Excerpts of spatial question data

● ● ● ●

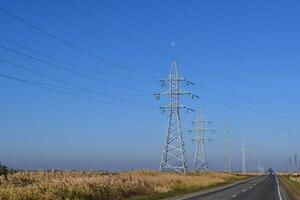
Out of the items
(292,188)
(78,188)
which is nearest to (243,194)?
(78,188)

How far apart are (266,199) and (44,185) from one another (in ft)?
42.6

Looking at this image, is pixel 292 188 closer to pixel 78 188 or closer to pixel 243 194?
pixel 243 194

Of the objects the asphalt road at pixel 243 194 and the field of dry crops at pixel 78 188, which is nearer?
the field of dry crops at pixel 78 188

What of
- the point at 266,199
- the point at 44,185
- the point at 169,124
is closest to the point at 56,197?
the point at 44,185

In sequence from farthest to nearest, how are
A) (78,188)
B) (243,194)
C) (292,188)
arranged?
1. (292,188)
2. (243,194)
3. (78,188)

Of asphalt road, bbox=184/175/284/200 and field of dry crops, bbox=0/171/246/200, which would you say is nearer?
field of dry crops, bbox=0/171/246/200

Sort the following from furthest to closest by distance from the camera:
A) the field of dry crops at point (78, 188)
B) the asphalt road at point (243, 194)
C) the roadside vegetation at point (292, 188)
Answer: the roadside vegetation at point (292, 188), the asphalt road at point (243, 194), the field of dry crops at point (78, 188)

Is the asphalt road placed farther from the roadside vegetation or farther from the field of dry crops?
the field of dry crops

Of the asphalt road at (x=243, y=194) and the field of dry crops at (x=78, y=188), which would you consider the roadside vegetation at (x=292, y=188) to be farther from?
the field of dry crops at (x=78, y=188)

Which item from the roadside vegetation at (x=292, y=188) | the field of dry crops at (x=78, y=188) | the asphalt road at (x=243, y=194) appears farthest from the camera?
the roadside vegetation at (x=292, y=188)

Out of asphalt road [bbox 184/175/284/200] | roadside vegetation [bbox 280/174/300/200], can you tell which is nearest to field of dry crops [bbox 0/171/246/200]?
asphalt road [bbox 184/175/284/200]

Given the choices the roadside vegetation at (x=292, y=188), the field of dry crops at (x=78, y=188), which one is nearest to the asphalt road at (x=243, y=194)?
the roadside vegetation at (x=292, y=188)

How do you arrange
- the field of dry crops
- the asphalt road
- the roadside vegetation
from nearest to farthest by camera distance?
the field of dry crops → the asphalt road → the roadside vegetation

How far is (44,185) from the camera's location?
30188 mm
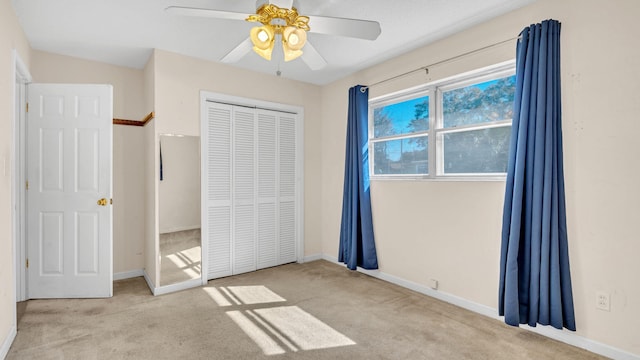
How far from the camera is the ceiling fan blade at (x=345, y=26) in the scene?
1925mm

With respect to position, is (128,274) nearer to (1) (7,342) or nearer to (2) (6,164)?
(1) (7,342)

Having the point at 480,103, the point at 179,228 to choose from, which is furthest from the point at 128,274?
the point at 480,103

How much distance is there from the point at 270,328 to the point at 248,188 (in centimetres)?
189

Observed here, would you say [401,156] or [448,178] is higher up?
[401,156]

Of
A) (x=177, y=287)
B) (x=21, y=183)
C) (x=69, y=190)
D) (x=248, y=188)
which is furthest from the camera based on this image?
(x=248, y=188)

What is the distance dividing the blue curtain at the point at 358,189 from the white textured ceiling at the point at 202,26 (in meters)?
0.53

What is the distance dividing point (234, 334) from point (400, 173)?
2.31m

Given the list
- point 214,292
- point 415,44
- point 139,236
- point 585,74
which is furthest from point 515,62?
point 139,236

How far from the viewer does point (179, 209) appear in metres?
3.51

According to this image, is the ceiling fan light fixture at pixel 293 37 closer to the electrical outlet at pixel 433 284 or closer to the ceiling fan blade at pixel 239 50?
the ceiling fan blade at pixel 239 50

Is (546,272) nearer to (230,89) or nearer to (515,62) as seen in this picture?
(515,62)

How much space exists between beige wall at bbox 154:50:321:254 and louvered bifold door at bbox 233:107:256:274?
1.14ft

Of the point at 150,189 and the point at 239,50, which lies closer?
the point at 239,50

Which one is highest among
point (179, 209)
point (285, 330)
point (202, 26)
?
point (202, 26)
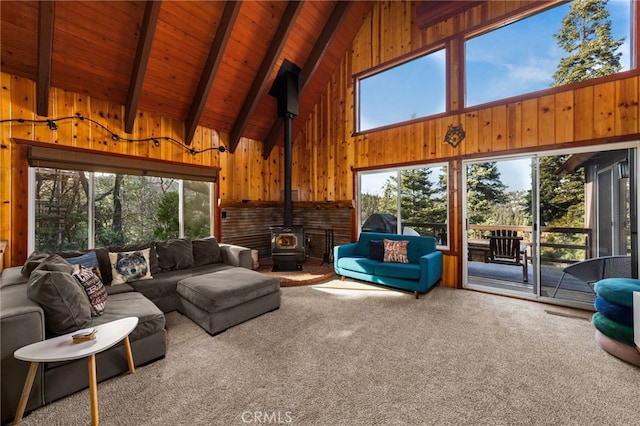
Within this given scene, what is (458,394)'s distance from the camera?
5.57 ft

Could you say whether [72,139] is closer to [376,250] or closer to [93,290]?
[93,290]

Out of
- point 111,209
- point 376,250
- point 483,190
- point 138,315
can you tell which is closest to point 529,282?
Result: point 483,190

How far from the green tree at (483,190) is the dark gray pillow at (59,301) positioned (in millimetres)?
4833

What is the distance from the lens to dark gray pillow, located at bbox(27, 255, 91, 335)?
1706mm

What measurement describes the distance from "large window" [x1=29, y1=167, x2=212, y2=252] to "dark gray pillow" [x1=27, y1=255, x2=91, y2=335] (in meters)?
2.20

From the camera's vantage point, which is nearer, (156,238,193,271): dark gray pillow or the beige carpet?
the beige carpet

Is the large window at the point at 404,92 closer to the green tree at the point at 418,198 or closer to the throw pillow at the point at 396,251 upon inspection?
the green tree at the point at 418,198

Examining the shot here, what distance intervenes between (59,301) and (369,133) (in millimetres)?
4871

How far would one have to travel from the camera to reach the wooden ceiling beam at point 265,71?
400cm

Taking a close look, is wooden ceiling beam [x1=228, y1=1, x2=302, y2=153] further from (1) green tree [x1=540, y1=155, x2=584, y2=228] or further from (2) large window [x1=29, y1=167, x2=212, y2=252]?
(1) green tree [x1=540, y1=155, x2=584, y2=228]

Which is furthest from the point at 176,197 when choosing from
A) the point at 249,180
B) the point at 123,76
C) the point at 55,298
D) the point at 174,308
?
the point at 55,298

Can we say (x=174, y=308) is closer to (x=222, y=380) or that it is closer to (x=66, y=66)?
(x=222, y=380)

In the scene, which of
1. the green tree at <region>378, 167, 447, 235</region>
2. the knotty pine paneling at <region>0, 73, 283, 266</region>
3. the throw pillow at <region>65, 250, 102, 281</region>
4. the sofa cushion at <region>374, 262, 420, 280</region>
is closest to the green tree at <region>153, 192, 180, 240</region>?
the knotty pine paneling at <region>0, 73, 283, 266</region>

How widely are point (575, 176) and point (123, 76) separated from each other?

● ● ● ●

Turn the part of the items above that starts with the line containing "Taking a close" and runs to the end of the items into a numbered list, one line per number, leaving out any blank lines.

:: Response to the task ::
1. Taking a close look, is wooden ceiling beam [x1=228, y1=1, x2=302, y2=153] further from (1) green tree [x1=540, y1=155, x2=584, y2=228] or further from (2) large window [x1=29, y1=167, x2=212, y2=252]?
2. (1) green tree [x1=540, y1=155, x2=584, y2=228]
3. Which is furthest from the point at 176,197 when choosing from
4. A) the point at 249,180
5. B) the point at 123,76
6. C) the point at 55,298
7. D) the point at 174,308
8. ?
9. the point at 55,298
10. Can we say (x=174, y=308) is closer to (x=222, y=380) or that it is closer to (x=66, y=66)?
11. (x=222, y=380)
12. In the scene, which of
13. 1. the green tree at <region>378, 167, 447, 235</region>
14. 2. the knotty pine paneling at <region>0, 73, 283, 266</region>
15. 3. the throw pillow at <region>65, 250, 102, 281</region>
16. 4. the sofa cushion at <region>374, 262, 420, 280</region>
17. is closest to the green tree at <region>153, 192, 180, 240</region>?
18. the knotty pine paneling at <region>0, 73, 283, 266</region>
19. How widely are point (575, 176) and point (123, 76) separated from each other?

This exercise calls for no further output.